By Alex KleinApril 24, 2018
Some of what Charles Bukowski wrote is resonant enough to still be enjoyable today, and some of it is not. In one part of Bukowski’s novel “Ham on Rye,” the main character’s father beats his son with a two-by-four for not mowing the lawn properly. Then he takes his son inside and beats him some more with a razor strop. The autobiographical stories about child abuse in “Ham on Rye” are mundane, believable and haunting. Yet, Charles Bukowski’s writing is most haunting (and least enjoyable) when its subject is the author’s own violent impulses. Halfway through the novel “Factotum,” Charles Bukowski’s self-insert protagonist assaults his girlfriend in public. He finds her flirting with other men in a bar and slaps her off her stool. Chinaski, the protagonist, turns before leaving and says, “Now, if there’s anybody here who doesn’t like what I just did, just say so.” Nobody says anything, so he concludes that everyone must have liked what he just did. It is a meaningless and cruel story which does not mesh well with the rest of the novel, and which has made many readers wonder why Bukowski’s legacy endures despite his abusive personality.

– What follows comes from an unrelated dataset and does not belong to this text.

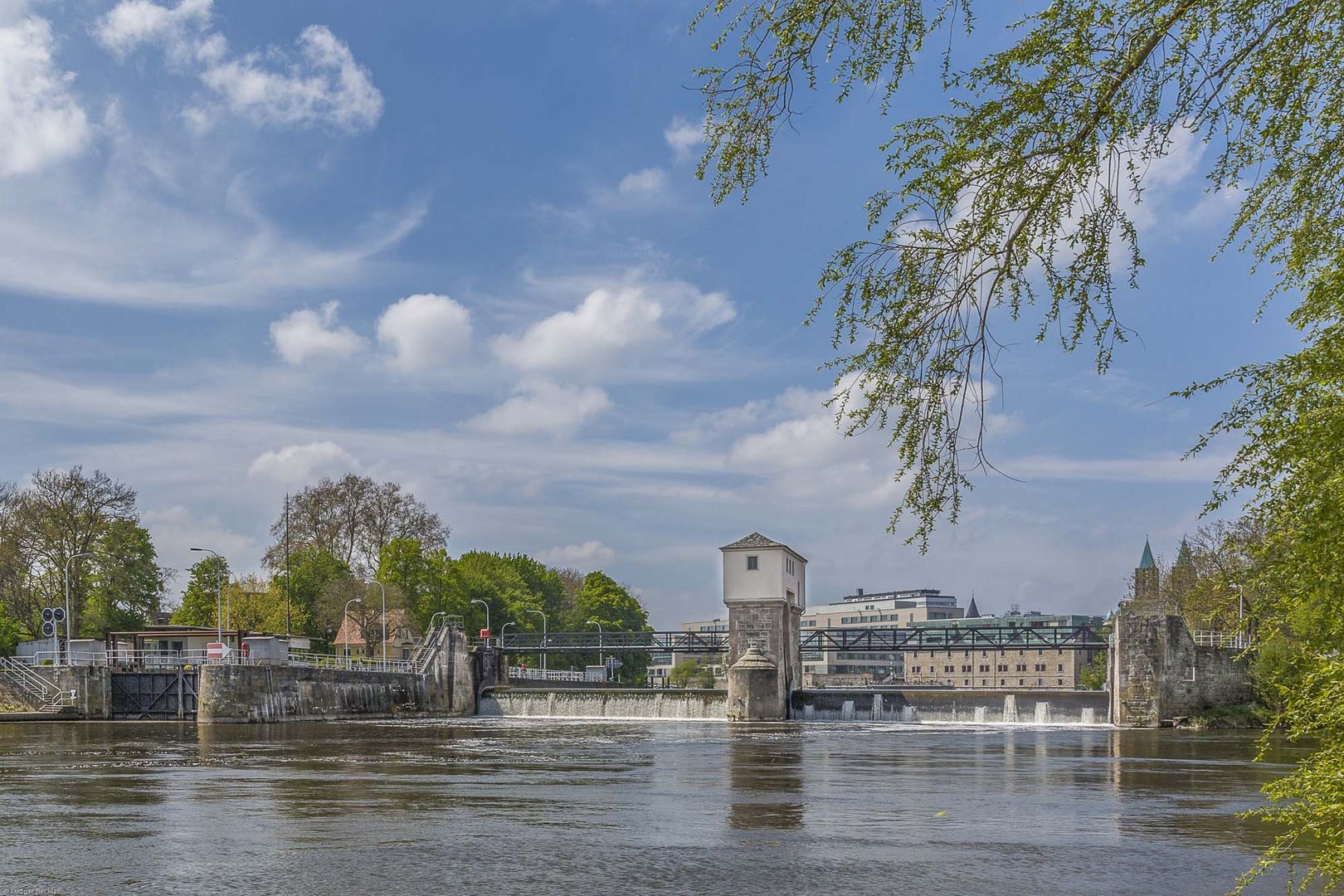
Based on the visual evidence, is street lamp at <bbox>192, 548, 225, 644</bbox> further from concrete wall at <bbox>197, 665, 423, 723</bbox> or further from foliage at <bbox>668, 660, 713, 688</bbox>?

Sometimes, as in the episode from “Factotum,” Charles Bukowski’s violent stories are condemnable. Those who read Bukowski often call him a misogynist and it is impossible to argue against that claim. Bukowski was absolutely a misogynist, or at least a man who said unjustifiable things about women and who was a danger to them. One blogger wrote that Bukowski’s stories are “puerile, solipsistic, and misogynistic,” and added, “Hamlet’s consciousness reaches the cosmos; Bukowski’s merely propels him to the fridge for another drink.” Bukowski becomes even harder to defend when one discovers that the girlfriend Chinaski slaps in “Factotum” and other stories is, in fact, based on a woman the author knew, loved and married.
Bukowski wrote about hitting his girlfriend Jane several times. The rendition of the story which can be found in “Factotum” has almost no sense of irony. The prose reeks of self-justification and machismo. There is nothing wrong with criticizing an author because of his or her sexism or racism. I hated “On the Road” partly because of its flat, static and hyper-sexualized female characters. Bukowski, like Kerouac, is an author who struggles to write female characters with personalities and motivations. But a literary critic writing an article which is solely about an author’s moral shortcomings is comparable to a boy in little league swinging at a ball which someone has set up on a tee. It requires no effort to engage with the writing on a deeper level. One writer for Slate.com lumped Bukowski in with other “midcentury misogynists” like Norman Mailer, Henry Miller, Jack Kerouac and Philip Roth. Notably, the Slate article did not include a quotation from any of the midcentury misogynists.
At the very least, one has to admit that Bukowski has his moments of insight. Jan, the woman Bukowski slaps in “Factotum,” died in 1962 of complications resulting from alcoholism. She was the basis for many characters in Bukowski’s poems and novels, including the romantic interest for the Bukowski film “Barfly” in which she was played by Faye Dunaway. In a poem written after the film’s release, Bukowski said he could “hear Jane now” laughing at the fact that someone decided she should be played by a beautiful movie star. Bukowski wrote, “Jane, that’s show biz, so go back to sleep, dear, because no matter how hard they tried they just couldn’t find anybody exactly like you. And neither can I.”
No one can be faulted for condemning Bukowski because of his reputation as an abusive partner, but his moral failings do not taint every poem he ever wrote. Buying and reading his books is not morally wrong, just as it is not morally wrong to enjoy the work of any artist who is not an entirely decent human being.